The Navajo Nation, USA

The Navajo Nation is a 25,000sqm sovereign state in the high desert of Arizona, New Mexico and Utah.  It’s the largest tribal reservation in America – bigger then 10 states – and home to more then 120,000 Navajo people.  I explored this ancient culture on a week-long road trip.  Here’s some of my favourite images …

 

Navajo National Monument: by utilising everything the desert provides, the Navajo – and their predecessors the Anasazi – have thrived in this parched, and desolate, landscape for centuries.

Navajo-National-Monument-HDR

 

A basket weaver on the neighbouring Hopi reservation, near Tuba City Arizona.  Individual strands of Yucca plant will be picked and dyed by hand before the weaving begins.

Hopi-Basket-Weaver---Hopi-Arts-Trail

 

Canyon de Chelly (pronounced de ‘de shay’): this dramatic canyon is sacred to the Navajo, and considered a place of great healing.  But it was here, also, that some of the worst atrocities leading up to the ‘Long Walk’ of 1864 were committed – when more then 10,000 men, women and children were evicted from their land and force marched 300 miles to the concentration camp of Fort Sumner.  Four years later when they were finally granted their freedom, more then half their number decimated, it was to here they first returned.

Canyon-de-Chelly

 

Inside the canyon, ruined settlements of the Anasazi are built into giant fissures in the sheer cliff walls.  Beside them, modern day Navajo families can be found still living the traditional way: herding sheep and planting small crops of corn, beans and squash.

Anasazi-Ruins---Canyon-de-Chelly

 

Ancient petroglyphs stain the red rock walls: here is Cocopelli, the fertility god, and the healing white hand prints of medicine men.

Canyon-de-Chelly---Petroglyphs

 

Shiprock, New Mexico: one of the Navajos most sacred spots, but completely off the tourist trail. I stayed with a family nearby and sat up late, listening to them tell stories to their grandkids around the fire.  The surrounding area is poor, and run down in places, but the grandmother told the kids – “Poverty is not having no money, it’s having no love, no family.”

Shiprock-New-Mexico-

 

La Tinaja, New Mexico: Navajo horse breakers tame a wild stallion.  Mustang horses are like the Navajo themselves: strong and free spirited, and 30,000 of them run wild through the reservation. I couldn’t imagine that such ferociousness could ever be tamed, but by sundown they had him saddled and calm.  It was remarkable to see, but strangely sad too.

Navajo-Horsebreakers

 

A young Navajo horse breaker practices his lasso.

Navajo-Horsebreaker-Boy

 

Medicine Man ceremony, New Mexico: witnessing this small family blessing – a rare privilege for an outsider – was utterly moving.  As I listened to the grandmother pray and sing, a flood of emotion washed suddenly, and unexpectedly, over me.

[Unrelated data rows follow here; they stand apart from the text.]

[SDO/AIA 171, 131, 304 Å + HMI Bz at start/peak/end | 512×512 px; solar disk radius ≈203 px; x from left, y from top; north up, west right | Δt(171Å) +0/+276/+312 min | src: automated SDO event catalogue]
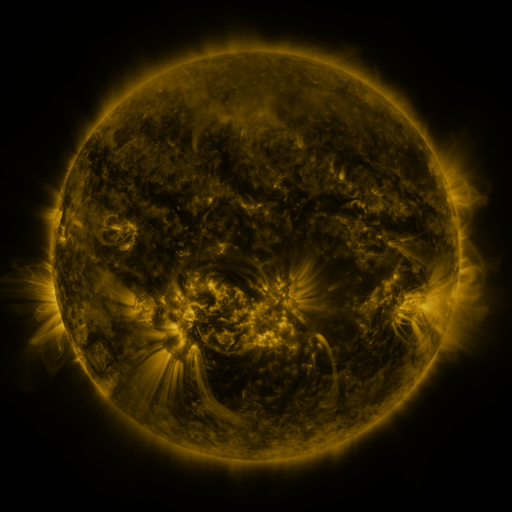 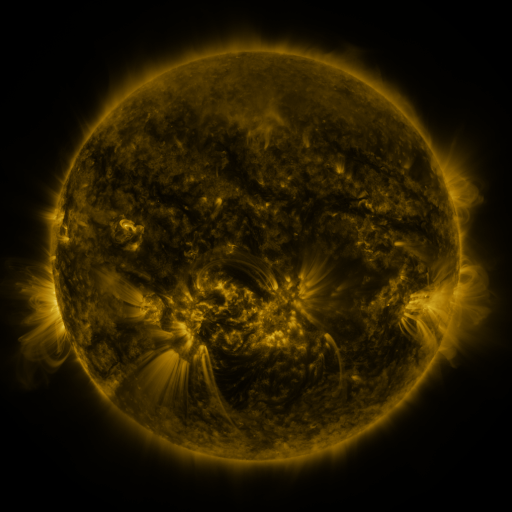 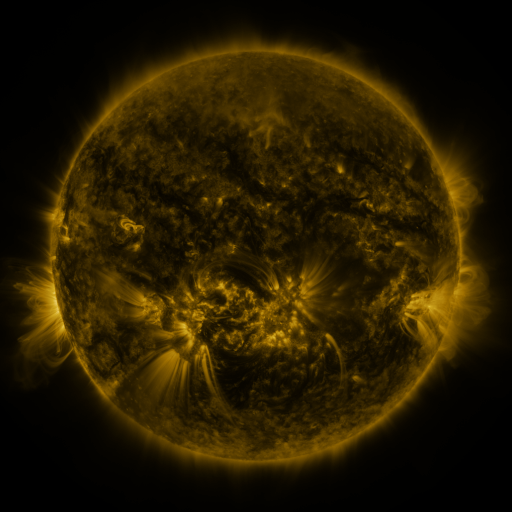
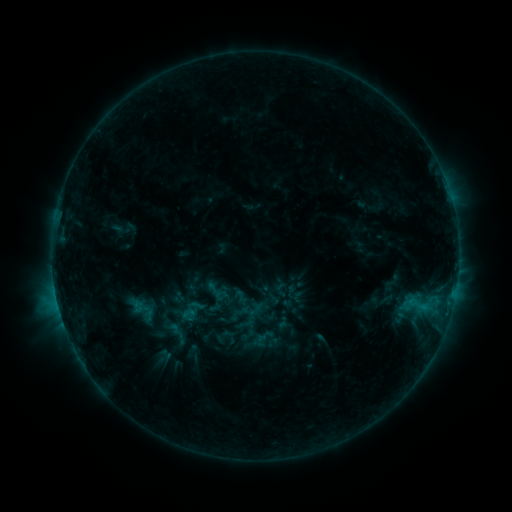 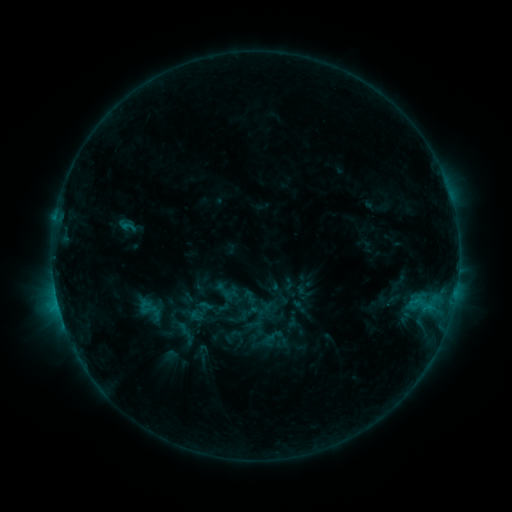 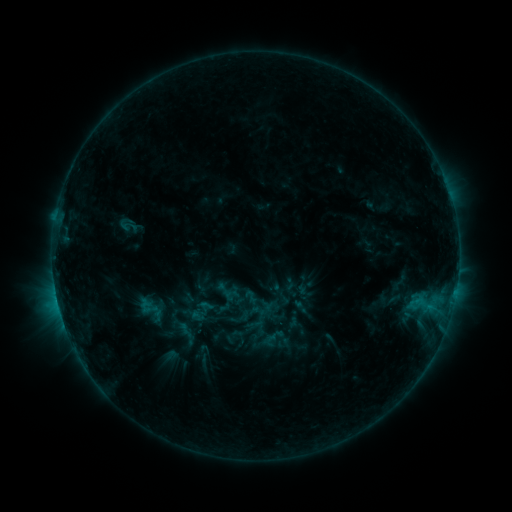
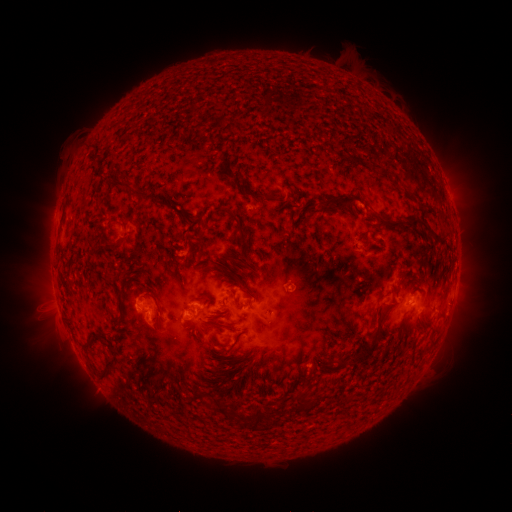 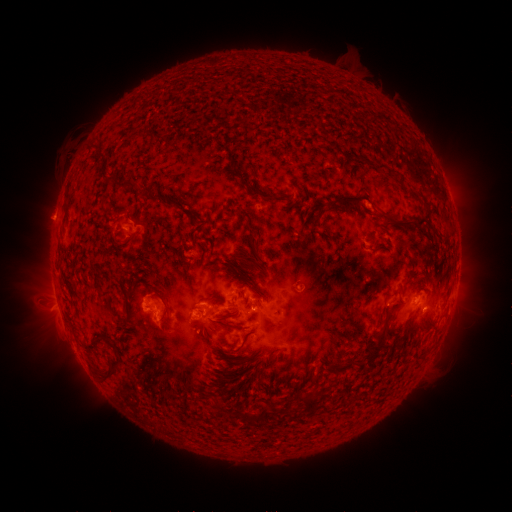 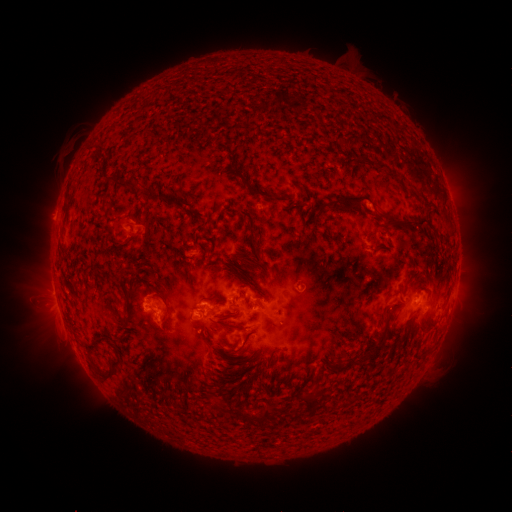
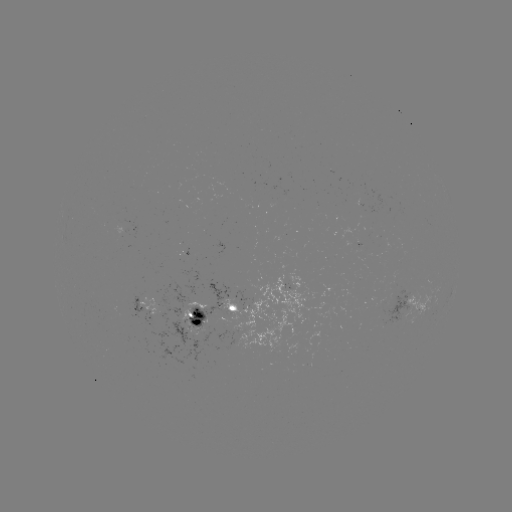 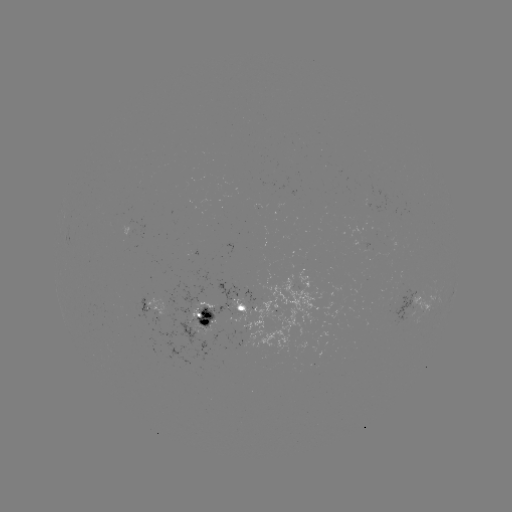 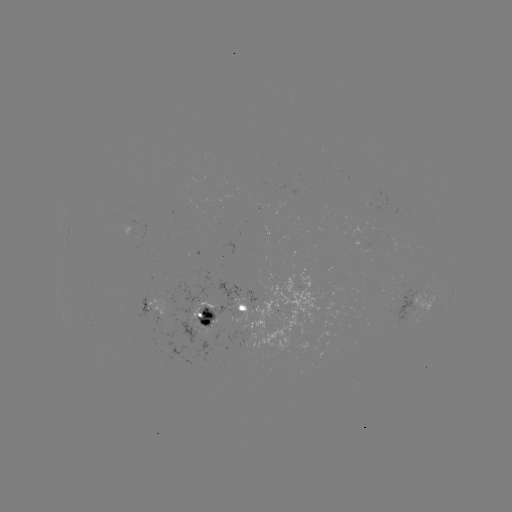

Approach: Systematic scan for emerging-flux region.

Navajo-Medicine-Man-Ceremony,-New-Mexico

 

A traditional Navajo rug weaver: these intricate designs can take up to 6 months to complete.

Navajo-Rug-Weaver

 

A cedar wood and earth Hogan: the traditional home of the Navajo.  I spent a couple nights here, sleeping on old mattresses on the compacted dirt floor as star light filtered through the stove hole in the roof and sheep dogs howled the night around me.

Navajo-Hogan

 

Traditional Navajo cook out: I watched as they butchered a sheep and used every part of the animal to prepare a feast of of fresh mutton stew, fatty ribs and grilled blood sausage. As they brought the knife across its throat, I expected it to thrash and bleat in pain, but it looked me square in the eyes and stayed calm and peaceful throughout. “It’s a blessing, almost spiritual,” their nephew Emilio said, “They seem to sense what’s about to happen and just let go.”

Navajo-Cook-Out

 

Monument Valley: the towering sandstone pinnacles and dusty red mesas are believed in Navajo mythology to be the the fallen carcasses of defeated monsters, buried in the sand.

Monument-Valley-Geronimo-Flag

 

A Navajo Rider prepares to set off into the back country of Monument Valley.

Navajo-Rider---Monument-Valley

 

On my last night we camped under the stars of Monument Valley, miles away from the tourist crowds.  In the middle of the night, I woke to clearest Milky Way I have ever seen.

Monument-Valley---Camping-Under-Stars

 

Travel Information:

Discover Navajo is an excellent resource for planning a trip to the Navajo Nation, I used the website extensively in my research.